■ EXERCISE AIM:
Write out the entries again, changing "disposable" to "paper" and leaving everything else unchanged.
START ENTRIES PROVIDED
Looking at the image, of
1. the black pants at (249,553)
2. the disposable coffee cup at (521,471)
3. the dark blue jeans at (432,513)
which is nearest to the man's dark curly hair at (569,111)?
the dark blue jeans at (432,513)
END ENTRIES PROVIDED
■ RESPONSE:
Looking at the image, of
1. the black pants at (249,553)
2. the paper coffee cup at (521,471)
3. the dark blue jeans at (432,513)
which is nearest to the man's dark curly hair at (569,111)?
the dark blue jeans at (432,513)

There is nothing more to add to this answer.